Batı dünyasındaki ilmî, teknik ve beşerî alandaki gelişmeler karşısında müesseseleri ihtiyaca cevap verememiş ve dolayısıyla gelişmeyi, kalkınmayı gerçekleştirememiş olan Osmanlı Devleti tasfiye noktasına gelmişti. Batı dünyası, sadece Osmanlı Devleti’ni tasfiye ve taksim etmekte kalmamış, bu devletin dayanağı, aslî unsuru yani Türk milletini de yok farz etmiştir. Doğuda ve Çukurova’da Ermeni, Batıda, Marmara ve Karadeniz Bölgesi’nde de Rumları Taşeron olarak kullanmak suretiyle Osmanlı Devleti ile birlikte binlerce yıldan beri insanlık medeniyetine çoğu konularda öncülük etmiş olan Türk Milletini de ölü milletler mezarlığına göndermek istemiştir. Zira Mondros Mütarekesi ve Sevr Antlaşmaları bunun resmî belgesidir.

Osmanlı Devleti’nin başında bulunan yöneticiler bu esaret belgesini imzalamışlar, taşeron firmalar, Anadolu’nun çoğunluğunu teşkil ettiklerini ispat edebilmek için aralıksız bir katliam başlatmışlardı. Savaş mağlubu olarak ordusu terhis edilmiş, silâh ve cephanelerine el konmuş, gelirleri borçlarına karşılık haciz edilmiş Osmanlı Devleti’nin Batılı devletlerin Türklerin Anadolu’ya girişi ve fethi ile gündeme getirmiş oldukları ve ortak bir ideal olarak yaşatmış olarak meselesinin çözümü için ortaya konulan katliam plânlarına dur demesi de mümkün değildi. Zira Balkanlar, Kafkasya ve Ortadoğu’daki yapılanma Anadolu için de geçerli idi.

İşte böyle bir ortamda İstanbul’a çağrılmış olan Türk subayları arasında Türk Milletini esaret ve katliamlara boyun eğmeyeceğine inanan ve bu inancını yakın arkadaşları ile paylaşan ve bunu hayata geçirmek için Anadolu’ya geçmiş olan Mustafa Kemal Paşa’nın şahsında başlatılmış olan millî mücadele için atılmış olan ilk ve önemli adımlardan birisi de Amasya Tamimi’dir.
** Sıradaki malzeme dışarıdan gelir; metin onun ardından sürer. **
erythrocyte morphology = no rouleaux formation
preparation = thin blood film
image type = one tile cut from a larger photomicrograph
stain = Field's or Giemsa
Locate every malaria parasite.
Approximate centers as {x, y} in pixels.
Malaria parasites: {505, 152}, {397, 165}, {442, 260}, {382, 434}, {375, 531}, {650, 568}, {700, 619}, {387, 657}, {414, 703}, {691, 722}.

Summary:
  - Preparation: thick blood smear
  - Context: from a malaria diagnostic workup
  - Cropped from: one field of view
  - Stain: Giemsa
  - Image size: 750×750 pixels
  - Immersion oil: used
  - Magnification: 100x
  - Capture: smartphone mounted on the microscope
Mustafa Kemal Paşa diyor ki;

“1919 senesi Mayıs’ının 19. günü Samsun’a çıktım.” Bu sözler sadece Mustafa Kemal Paşa için değil, yeni Türk Devletinin kuruluşu için de önem taşımaktadır.

Mustafa Kemal Paşa İstanbul’da bulunduğu yaklaşık 6 ay boyunca Anadolu’ya resmî bir görevle geçebilmenin yollarını aramıştır. Şayet bu yolla geçemese idi, sivil bir Türk aydını, kahraman bir Türk subayı olarak da geçmeyi plânlamıştı. Daha Sureyi Cephesinde iken aldığı kararlara Mondros Mütarekesi hükmüne rağmen tutum ve davranışına bakarak O’nun mutlaka Anadolu’ya geçeceğini kesin bir dille ifade edebiliriz.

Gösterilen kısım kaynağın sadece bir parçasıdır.